Hommage à Bournonville collects two short stories by Peter Høeg that were originally published in the collection Fortællinger om natten. Those stories are Traveling into a Dark Heart [my translation of the German title] and the titular Hommage à Bournonville. I read the translation from Danish into German by Monika Wesemann.
Finished on: 5.12.2016

Both stories take place on the same night – March 19, 1929 – but in very different circumstances and places. Both were written beautifully, but I had my problems with both, especially Hommage that I pretty much hated.

After the jump, I’ll talk about both stories individually.

Reise in ein Dunkles Herz [Traveling into a Dark Heart]

A train ride through Central Africa. David Rehn is on board, a mathematician looking for a new way of living after Kurt Gödel took his belief in mathematics. He gets to talking with his travel companions: a German general, and a journalist, Joseph K. As their train takes them deeper into Africa, they discuss big questions.

I really don’t get the world’s fascination with Conrad’s Heart of Darkness (I read it 15 years ago before I went to Kinshasa myself and I thought it was beautifully written but otherwise dreary and not really as insightful as people seemed to feel it was about colonialism), but here we go again, this time with a bit of Kafka thrown into the mix. And I guess your enjoyment of the text will probably depend on how ironic you think the text is being, as the white men discuss Philosophy(TM) while the Africans revolt against their colonialism. But it would have been so much more effective if it hadn’t centered the white, male perspective once again.

Hommage à Bournonville

Two social outcasts sit in Lissabon and wait for the police to arrest them. As they wait, Jakob decides to tell Rumi how he came to be there: it is a story of two beautiful dancers and their complicated relationship.

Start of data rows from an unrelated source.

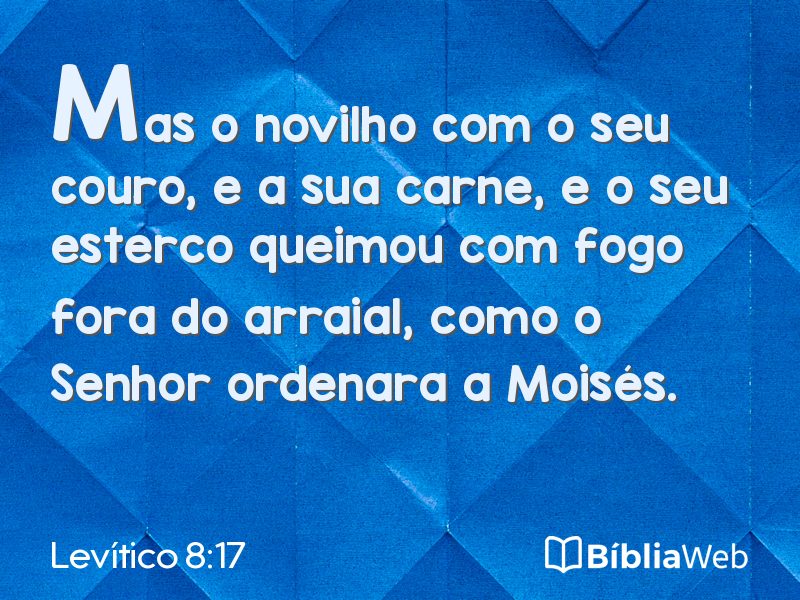 Levítico 8:17 em imagem para compartilhar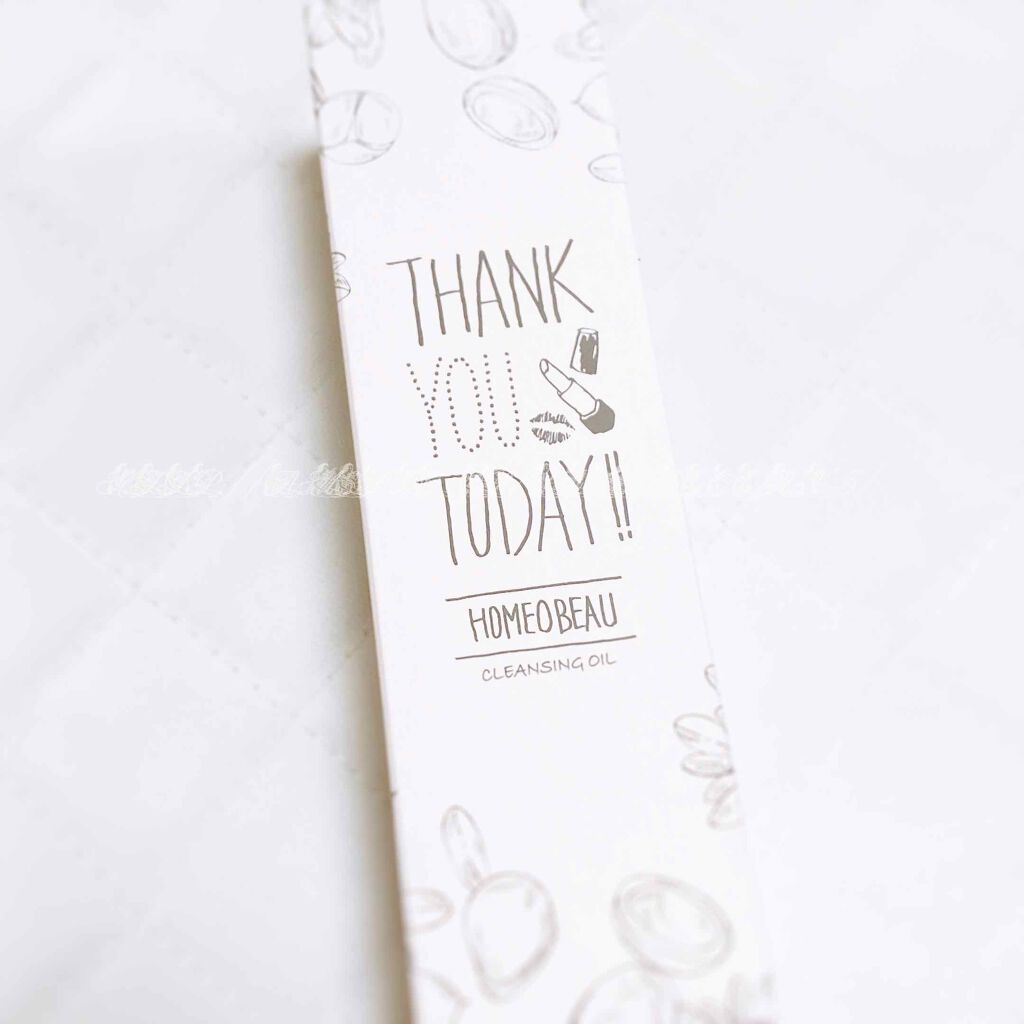 クレンジングオイル/Homeo Beau/オイルクレンジングを使ったクチコミ(1枚目)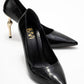 Hudson - Black Stiletto Heel Shoe (Women)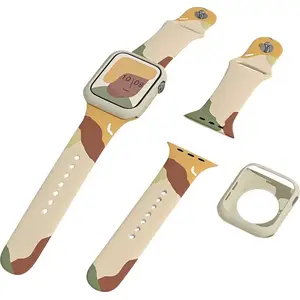 Ремешок Hurtel силиконовый для Apple Watch 44mm / 42mm — совместим с Series 6/5/4/3/2, камуфляж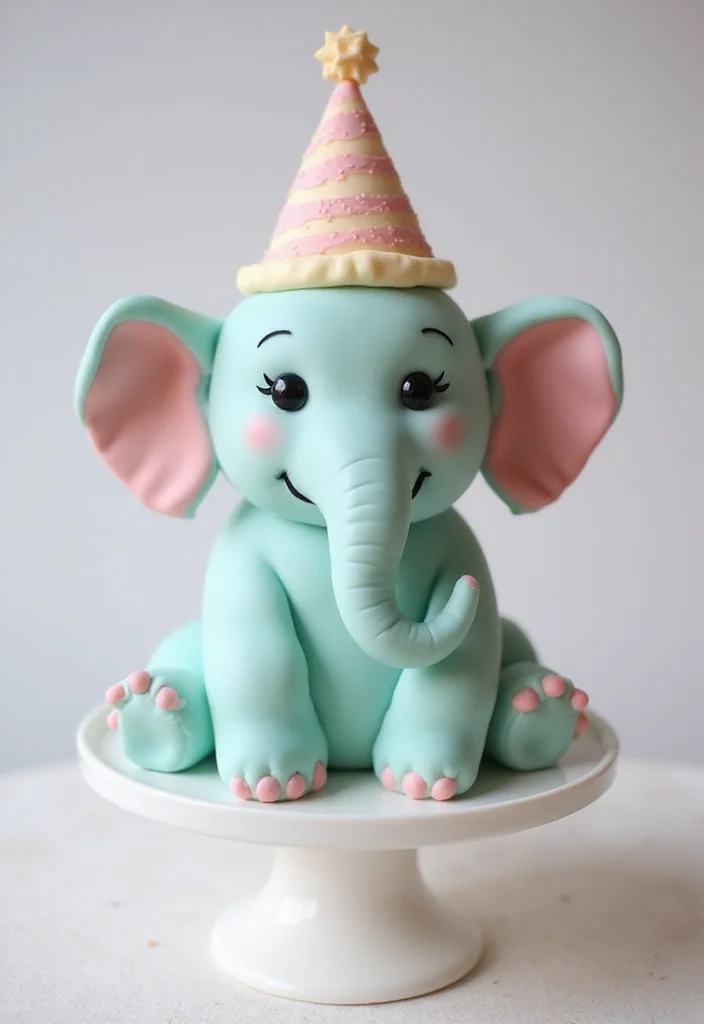 6 Months Birthday Cake Ideas That Will Make Your Baby's Milestone Unforgettable! - 1. Adorable Baby Animal Cake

This story made me sigh and not in a good way. It starts with the constant referring of Rumi as “The Mohammedan” which I’m pretty certain was supposed to reflect the language of the time but simply felt strange. And then the story Jakob tells which is full of veiled misogyny and ableism made me even crankier. It’s so obviously supposed to be poignant, and it just comes off as an entitled asshole’s whining. And then it takes us to a Life of Pi-like ending to completely put me off it. It’s lucky that Høeg’s prose is beautiful, otherwise there would have been nothing not to hate about it.

Summarizing: Maybe I should re-visit the novels he wrote and that I loved (at least about 15 years ago), but these stories were not for me.